In the end, what makes ØMNI such a grinning success is that it finds Angra doing what Angra does best, and doing it better than they’ve done since 2001’s Rebirth. Bittencourt and Barbosa’s guitar work is phenomenal, Lione’s voice is flawless, Bruno Valverde’s drumming brings a perfect pinch of jazz, Francesco Ferrini (Fleshgod Apocalypse) is much better suited for constructing the orchestrations, and the balanced production finally allows the bass play to shine.
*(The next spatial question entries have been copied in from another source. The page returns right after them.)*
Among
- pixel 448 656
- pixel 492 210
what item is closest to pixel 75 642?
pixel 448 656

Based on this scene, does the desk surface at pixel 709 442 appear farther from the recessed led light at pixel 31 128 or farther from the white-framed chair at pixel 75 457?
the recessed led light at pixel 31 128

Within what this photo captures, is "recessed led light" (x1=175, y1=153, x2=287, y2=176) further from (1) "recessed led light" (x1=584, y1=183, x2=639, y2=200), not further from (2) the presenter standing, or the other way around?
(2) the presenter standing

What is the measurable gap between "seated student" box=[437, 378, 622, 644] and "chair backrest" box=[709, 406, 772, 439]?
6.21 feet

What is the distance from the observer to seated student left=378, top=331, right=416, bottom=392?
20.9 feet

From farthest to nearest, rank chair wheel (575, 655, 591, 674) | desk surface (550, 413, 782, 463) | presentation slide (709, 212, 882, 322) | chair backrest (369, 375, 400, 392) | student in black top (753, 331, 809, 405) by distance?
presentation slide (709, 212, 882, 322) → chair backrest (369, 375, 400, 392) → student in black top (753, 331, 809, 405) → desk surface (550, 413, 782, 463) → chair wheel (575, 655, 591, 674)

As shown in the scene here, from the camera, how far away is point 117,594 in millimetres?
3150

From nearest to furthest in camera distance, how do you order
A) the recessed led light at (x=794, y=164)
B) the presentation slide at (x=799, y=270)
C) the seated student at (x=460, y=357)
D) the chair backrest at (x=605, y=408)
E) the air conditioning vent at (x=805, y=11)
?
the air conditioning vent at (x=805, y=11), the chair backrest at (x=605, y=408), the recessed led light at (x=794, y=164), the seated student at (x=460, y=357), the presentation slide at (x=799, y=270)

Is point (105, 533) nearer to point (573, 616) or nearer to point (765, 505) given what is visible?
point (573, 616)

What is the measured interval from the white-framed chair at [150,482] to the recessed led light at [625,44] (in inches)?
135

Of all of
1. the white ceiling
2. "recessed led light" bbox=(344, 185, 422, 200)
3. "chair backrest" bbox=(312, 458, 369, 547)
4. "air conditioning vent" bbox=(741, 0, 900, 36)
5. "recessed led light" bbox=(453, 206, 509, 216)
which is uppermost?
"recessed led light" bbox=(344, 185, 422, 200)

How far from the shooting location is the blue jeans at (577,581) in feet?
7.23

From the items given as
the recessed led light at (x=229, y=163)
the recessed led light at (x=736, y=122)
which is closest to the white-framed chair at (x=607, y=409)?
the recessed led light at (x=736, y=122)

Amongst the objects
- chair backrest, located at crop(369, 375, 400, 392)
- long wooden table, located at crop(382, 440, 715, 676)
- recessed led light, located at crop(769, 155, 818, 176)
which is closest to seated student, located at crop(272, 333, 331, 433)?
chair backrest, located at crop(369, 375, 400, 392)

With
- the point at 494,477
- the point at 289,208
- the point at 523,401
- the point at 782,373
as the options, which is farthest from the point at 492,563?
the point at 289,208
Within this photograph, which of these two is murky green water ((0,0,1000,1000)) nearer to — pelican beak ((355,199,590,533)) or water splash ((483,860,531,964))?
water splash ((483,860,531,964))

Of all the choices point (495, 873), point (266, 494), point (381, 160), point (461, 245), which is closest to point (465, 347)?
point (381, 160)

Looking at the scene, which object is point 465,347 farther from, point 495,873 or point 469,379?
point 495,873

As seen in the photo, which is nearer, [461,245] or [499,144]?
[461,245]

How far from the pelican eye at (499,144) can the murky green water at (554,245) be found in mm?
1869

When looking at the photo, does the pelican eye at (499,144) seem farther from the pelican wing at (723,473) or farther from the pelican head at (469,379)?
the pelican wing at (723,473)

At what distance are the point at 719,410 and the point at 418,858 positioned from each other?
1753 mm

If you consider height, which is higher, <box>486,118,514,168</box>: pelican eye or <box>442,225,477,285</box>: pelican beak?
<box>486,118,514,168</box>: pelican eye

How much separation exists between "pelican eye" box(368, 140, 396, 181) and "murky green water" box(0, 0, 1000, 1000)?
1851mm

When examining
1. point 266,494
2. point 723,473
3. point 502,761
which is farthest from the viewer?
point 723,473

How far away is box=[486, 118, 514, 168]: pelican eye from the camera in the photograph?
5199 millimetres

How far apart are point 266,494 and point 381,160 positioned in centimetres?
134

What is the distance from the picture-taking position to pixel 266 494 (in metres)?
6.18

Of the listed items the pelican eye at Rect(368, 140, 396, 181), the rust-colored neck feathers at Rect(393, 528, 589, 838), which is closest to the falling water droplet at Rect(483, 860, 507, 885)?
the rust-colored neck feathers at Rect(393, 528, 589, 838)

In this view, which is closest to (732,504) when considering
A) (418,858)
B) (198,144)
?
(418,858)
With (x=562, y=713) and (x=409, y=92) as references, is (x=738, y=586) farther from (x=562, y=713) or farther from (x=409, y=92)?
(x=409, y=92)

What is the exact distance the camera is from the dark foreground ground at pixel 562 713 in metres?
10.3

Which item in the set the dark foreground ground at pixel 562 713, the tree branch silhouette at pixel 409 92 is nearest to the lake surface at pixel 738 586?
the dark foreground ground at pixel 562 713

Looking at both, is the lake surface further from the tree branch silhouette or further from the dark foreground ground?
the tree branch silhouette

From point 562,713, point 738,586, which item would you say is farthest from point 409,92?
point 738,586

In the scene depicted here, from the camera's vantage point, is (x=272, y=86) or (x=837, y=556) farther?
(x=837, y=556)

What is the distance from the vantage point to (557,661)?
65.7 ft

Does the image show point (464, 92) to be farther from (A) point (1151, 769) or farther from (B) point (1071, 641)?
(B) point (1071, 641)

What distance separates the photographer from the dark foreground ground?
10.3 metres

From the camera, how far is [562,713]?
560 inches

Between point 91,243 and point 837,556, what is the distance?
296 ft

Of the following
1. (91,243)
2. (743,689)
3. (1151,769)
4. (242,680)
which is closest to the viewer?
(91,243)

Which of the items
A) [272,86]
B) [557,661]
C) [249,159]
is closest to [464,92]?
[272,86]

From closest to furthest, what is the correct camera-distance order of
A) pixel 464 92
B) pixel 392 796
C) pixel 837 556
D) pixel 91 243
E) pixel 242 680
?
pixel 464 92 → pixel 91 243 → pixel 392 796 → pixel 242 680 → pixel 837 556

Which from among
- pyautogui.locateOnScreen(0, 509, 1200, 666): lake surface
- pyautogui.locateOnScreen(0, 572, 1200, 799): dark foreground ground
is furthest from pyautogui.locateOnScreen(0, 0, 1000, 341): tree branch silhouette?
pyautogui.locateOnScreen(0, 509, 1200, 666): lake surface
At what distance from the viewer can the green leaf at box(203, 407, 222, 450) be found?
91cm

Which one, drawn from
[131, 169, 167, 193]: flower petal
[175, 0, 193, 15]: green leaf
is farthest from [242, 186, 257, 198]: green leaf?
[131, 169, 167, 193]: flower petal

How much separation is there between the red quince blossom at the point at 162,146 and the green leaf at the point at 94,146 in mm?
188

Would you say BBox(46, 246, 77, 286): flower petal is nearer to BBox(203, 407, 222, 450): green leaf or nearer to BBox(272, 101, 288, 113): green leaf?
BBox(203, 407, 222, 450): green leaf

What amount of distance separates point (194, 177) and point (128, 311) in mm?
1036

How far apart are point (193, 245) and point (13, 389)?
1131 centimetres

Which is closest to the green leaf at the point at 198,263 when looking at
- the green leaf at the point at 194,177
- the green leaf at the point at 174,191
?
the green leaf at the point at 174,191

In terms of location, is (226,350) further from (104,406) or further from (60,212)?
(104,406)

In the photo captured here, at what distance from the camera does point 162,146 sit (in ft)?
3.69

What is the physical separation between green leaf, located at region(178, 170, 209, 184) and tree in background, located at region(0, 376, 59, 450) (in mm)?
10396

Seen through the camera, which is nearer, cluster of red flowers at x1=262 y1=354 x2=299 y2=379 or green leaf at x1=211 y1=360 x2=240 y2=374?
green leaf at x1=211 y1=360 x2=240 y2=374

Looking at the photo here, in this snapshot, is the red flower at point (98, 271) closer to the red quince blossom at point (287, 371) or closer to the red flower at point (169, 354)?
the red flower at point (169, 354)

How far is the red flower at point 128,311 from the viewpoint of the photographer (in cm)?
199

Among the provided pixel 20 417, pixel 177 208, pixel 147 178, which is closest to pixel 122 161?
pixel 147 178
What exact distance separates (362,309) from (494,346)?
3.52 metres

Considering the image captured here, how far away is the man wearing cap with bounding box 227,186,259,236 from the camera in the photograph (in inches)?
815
Sure, it might be challenging for some to separate the newfound energy and bits of aggression from a band like Rhapsody of Fire, thanks largely to Fabio’s voice and Angra’s penchant for painting the backdrop with dramatic orchestration, but plenty of the band’s classic style remains intact. Really, outside of the fairly muted throwaway closer, the only skippable moment occurs with track three, “Black Widow’s Web,” which needlessly showcases guest appearances from Sandy Leah Lima (too poppy) and Arch Enemy’s Alissa White-Gluz (too nü).
Even if it’s only temporary, the loss of one of Angra’s dominant players couldn’t have been an easy hurdle for Rafael Bittencourt to face. But true to form, Angra sustained yet another hardship and managed to emerge completely triumphant—ØMNI is a fun and gratifying record, and it’s certainly a perfect place to jump in if you’ve somehow managed to neglect the band up until now.